# Transparente Kreis



## Mahene2 (16. Juli 2009)

Hi,
ich möchte für einen Preloader einen Kreis erstellen der sich dreht und von Sichtbar in unsichtbar verläuft. Das drehen usw. ist kein Problem, nur das erstellen des Kreises schon.
So in der Art sollte er aussehen http://images.recen-design.de/preloader.png, wie mache ich so einen Verlauf?


----------



## akrite (16. Juli 2009)

...ist eigentlich Flash und google bietet mit dem ersten Link folgendes Tutorial !


----------



## smileyml (16. Juli 2009)

Hallo Mahene2,

willkommen im Forum. Ich denke ich habe eine Lösung:
1. Den Ring mit z.B. Pfaden erstellen.
2. Ebenenstil->Verlaufsüberlagerung
3. Art->Winkel (mit der Gradeinstellung kannst du die Startposition bestimmen)
4. Verlauf derart ändern das er nicht am Ende erst in Schwarz ausläuft, sondern entsprechend eher (dadurch kannst du Start und Ende voneinander entfernen)
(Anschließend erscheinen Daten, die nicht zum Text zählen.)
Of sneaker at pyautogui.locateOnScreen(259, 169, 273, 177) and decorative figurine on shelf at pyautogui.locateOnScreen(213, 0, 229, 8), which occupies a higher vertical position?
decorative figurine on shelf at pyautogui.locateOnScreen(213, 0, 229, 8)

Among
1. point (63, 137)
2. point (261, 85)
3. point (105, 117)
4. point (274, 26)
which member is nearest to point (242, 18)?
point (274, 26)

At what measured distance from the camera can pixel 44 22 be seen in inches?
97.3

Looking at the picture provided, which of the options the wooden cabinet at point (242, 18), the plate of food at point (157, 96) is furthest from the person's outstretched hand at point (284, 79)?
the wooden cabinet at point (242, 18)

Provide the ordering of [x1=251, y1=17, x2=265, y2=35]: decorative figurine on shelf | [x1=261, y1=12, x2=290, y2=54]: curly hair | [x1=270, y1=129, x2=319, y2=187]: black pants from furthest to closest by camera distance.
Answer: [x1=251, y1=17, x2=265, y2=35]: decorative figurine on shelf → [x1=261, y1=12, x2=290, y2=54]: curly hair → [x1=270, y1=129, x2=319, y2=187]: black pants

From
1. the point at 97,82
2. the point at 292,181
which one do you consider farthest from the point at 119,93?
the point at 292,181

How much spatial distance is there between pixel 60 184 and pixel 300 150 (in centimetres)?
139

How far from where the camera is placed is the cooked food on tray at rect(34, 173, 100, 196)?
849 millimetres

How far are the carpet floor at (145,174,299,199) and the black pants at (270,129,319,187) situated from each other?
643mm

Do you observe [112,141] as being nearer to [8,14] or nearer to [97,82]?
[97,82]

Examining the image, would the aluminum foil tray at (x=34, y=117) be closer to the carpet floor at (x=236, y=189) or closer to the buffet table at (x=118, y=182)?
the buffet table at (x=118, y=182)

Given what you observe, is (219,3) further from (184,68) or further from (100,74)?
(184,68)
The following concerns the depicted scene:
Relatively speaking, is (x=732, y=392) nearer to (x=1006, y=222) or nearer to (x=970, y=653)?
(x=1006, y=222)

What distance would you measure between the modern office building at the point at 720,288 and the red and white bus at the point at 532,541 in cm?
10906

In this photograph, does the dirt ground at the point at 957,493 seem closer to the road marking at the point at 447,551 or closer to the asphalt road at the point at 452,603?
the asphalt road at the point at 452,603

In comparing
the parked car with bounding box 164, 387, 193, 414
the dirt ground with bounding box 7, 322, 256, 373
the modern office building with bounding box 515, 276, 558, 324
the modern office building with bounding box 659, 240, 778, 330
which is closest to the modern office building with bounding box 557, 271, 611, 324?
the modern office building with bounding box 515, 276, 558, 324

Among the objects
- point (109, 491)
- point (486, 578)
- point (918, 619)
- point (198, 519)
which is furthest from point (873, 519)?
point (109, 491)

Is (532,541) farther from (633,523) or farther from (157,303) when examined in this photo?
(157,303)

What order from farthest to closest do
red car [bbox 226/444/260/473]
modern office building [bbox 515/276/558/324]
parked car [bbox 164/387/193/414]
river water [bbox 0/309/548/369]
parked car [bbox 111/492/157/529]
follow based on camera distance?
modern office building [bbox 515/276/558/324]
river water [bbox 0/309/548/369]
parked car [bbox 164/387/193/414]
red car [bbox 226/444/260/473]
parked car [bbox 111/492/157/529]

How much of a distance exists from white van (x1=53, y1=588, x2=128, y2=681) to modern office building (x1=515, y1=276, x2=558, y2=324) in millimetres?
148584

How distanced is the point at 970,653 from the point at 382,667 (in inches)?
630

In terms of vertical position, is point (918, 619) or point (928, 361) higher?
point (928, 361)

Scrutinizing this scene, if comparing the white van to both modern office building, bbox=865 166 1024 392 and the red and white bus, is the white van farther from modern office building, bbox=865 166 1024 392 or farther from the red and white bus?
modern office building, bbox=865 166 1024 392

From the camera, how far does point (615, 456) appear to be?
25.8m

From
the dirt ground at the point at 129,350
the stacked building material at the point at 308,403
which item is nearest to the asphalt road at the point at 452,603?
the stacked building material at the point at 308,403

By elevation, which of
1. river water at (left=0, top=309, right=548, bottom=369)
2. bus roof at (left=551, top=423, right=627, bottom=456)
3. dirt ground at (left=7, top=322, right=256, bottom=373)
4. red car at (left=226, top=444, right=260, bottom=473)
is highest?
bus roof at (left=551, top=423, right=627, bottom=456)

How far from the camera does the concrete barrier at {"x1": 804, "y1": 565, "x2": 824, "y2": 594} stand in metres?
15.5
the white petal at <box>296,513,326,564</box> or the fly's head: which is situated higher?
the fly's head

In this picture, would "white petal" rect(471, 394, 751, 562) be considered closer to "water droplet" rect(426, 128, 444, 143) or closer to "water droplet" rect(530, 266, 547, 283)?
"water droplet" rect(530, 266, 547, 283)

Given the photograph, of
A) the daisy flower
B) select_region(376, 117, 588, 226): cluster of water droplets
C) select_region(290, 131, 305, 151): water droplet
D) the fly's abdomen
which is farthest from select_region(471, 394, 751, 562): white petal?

Bei mir entsprach das Ergebnis dann deinem Link 

Grüße Marco


----------



## Martin Schaefer (16. Juli 2009)

Du kannst beim Verlaufswerkzeug erstens einen Verlauf von einer Farbe (z.B. Rot) nach transparent machen, vielleicht kennst du das sogar schon. Wenn du jetzt keinen linearen oder radialen Verlauf, sondern einen Winkelverlauf machst, dann hast du genau diesen Effekt.
Kann man alles in den Werkzeugoptionen einstellen.

Gruß
Martin


----------



## Mahene2 (17. Juli 2009)

Ich habe es zwar hinbekommen, aber irgendwie laufen die nicht so richtig rund, die wackeln ein wenig. 
http://images.recen-design.de/test.swf
Kann man das irgendwie noch weg machen, in dem man die Kreise und den Verlauf mit Flash erstellt oder so? Denn die Schriftarten in Flash sind immer extrem scharf.


----------



## Mahene2 (21. Juli 2009)

Und? Was meint Ihr, geht das oder geht das nicht?


----------



## Alexander Groß (21. Juli 2009)

Hallo,

ich finde das wackeln sogar gut. Immer die perfekten Sachen sind auf die Dauer auch nicht das Wahre.


Alex


----------